In Built On Glass convivono tutte le esperienze passate dell’artista con la felice aggiunta di un qualcosa in più. Nella prima metà dell’album sono condensati i potenziali singoloni, trainati da Talk Is Cheap che effettivamente singolo lo è stato, ma che a conti fatti non vanta poi tanta superiorità rispetto a Gold e To Me, gioiellini dall’andamento sensualissimo, e al contempo delicato, infarciti di ritornelli killer. Anche la più elettronica Melt (feat. Kilo Kish) non delude le aspettative. Nel secondo lotto ritroviamo una tripletta di pezzi lunghi che sforano la soglia del passaggio radio: la danzereccia 1998, Cigarettes & Loneliness che si costruisce sulla contrapposizione minimale chitarra/drummachine e infine i fiati sghembi della jazzy e cadenzata Lesson In Patience. Dead Body, con una classica chitarra blues-rock, chiude tutto nella tranquillità più totale.

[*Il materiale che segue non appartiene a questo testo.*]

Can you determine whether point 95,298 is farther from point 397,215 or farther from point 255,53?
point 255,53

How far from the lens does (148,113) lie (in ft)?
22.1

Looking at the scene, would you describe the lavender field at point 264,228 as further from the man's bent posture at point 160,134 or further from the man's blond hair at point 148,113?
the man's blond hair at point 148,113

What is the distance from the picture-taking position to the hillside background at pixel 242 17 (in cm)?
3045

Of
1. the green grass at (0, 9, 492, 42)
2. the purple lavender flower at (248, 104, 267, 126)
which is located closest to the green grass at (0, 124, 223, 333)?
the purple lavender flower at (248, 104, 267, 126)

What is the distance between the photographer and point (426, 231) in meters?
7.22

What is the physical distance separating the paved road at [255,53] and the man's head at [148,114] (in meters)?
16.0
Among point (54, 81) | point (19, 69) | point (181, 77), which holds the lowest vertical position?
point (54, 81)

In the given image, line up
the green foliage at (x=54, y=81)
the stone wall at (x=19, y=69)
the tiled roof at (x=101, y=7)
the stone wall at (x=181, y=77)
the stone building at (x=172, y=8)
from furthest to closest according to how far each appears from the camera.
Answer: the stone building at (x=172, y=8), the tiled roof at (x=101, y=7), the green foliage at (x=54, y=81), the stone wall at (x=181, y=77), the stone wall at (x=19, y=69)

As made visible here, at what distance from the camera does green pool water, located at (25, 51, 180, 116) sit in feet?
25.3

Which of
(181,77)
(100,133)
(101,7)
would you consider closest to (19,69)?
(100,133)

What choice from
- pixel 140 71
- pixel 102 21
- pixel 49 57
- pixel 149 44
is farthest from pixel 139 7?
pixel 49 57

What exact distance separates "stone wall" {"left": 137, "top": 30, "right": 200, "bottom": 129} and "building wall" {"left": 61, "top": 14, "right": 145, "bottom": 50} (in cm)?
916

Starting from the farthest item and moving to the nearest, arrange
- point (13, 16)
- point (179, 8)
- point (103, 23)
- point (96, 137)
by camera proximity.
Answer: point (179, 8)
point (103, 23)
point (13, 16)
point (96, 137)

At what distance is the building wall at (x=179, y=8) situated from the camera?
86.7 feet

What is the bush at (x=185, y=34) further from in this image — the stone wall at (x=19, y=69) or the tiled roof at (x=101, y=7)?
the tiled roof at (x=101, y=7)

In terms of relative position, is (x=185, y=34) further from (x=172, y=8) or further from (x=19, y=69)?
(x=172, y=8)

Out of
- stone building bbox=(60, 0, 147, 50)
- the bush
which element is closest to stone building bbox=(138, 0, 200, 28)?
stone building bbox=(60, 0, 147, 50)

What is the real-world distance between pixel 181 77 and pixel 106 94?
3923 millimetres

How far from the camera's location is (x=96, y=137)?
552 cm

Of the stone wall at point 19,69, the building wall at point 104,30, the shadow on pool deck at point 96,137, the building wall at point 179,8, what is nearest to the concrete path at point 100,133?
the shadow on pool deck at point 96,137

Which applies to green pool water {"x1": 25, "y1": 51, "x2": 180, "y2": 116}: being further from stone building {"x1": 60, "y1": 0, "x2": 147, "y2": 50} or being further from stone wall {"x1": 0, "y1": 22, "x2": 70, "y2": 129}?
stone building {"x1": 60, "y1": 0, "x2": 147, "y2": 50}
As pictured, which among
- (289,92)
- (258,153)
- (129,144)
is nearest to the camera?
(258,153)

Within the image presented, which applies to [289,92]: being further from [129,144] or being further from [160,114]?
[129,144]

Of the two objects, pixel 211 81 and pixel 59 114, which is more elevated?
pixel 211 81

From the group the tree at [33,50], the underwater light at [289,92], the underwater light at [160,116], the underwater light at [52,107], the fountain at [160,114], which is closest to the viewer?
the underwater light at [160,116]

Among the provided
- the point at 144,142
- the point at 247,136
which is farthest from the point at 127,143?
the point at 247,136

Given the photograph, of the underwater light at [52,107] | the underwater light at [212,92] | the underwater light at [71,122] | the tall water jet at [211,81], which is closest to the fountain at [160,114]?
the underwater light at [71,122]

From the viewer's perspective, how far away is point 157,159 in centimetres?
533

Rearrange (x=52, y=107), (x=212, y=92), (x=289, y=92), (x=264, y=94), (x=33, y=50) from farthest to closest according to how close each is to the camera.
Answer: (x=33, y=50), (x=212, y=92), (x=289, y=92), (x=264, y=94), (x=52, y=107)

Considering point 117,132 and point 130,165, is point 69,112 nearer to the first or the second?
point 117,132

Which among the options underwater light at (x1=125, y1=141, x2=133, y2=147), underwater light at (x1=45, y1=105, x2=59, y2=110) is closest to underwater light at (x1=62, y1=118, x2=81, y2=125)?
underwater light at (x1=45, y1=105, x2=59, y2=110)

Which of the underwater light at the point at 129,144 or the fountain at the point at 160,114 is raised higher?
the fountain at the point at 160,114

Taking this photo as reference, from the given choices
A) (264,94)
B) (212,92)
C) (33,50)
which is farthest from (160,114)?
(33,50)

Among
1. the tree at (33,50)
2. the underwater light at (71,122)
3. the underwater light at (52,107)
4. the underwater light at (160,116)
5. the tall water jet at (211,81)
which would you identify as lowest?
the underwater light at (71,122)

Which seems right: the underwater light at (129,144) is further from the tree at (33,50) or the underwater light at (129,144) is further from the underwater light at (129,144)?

Nei piccoli interstizi lasciati qua e là ritroviamo tracce di passaggio molto significative in quanto simbolo e coronamento della maturità di Chet e di Built On Glass stesso. Parliamo della quasi totalmente strumentale Blush, preceduta dai 19 secondi di /, di Release Your Problems (intro del disco) e No Advice (Airport Version), tutte disposte nella tracklist in maniera oculata e intelligente.
Un lavoro così presentato potrebbe sembrare se non proprio dissonante quanto meno sconnesso. In realtà i diversi territori esplorati sono tutti collegati da un sentiero sicuro e ben consolidato. Il timbro caldo della voce e un organetto intimo pervadono ogni pezzo, il ritmo è scandito da drum mai troppo invadenti e ogni suono è studiato nei minimi particolari senza essere fuori luogo; tutto è arricchito a volte da una chitarra, altre da controcanti, altre ancora da fiati, sino ad arrivare a momenti scarni e minimali.
I testi narrano la ricerca di intimità amorosa, sentimenti non corrisposti, solitudine, delusioni, e sono l’ennesima prova di quanto Built On Glass sia un album personale e sentito, sincero.

Chet Faker racchiude nel disco tutto il suo talento compositivo mischiando sentimenti amari a melodie dolci, suoni rassicuranti ad atmosfere delicate.
Built On Glass ha il grande pregio di poter suonare fresco e riflessivo allo stesso tempo, coerente al suo interno ma anche con il passato di Nicholas (sia musicale che, evidentemente, vissuto).
Pur non essendo un album studiato a tavolino per essere trendy tutto fa presupporre che lo diventerà presto (con i pro e i contro del caso), riuscendo ad accontentare proprio tutti.

Tracce consigliate: To Me, Cigarette & Loneliness, Gold.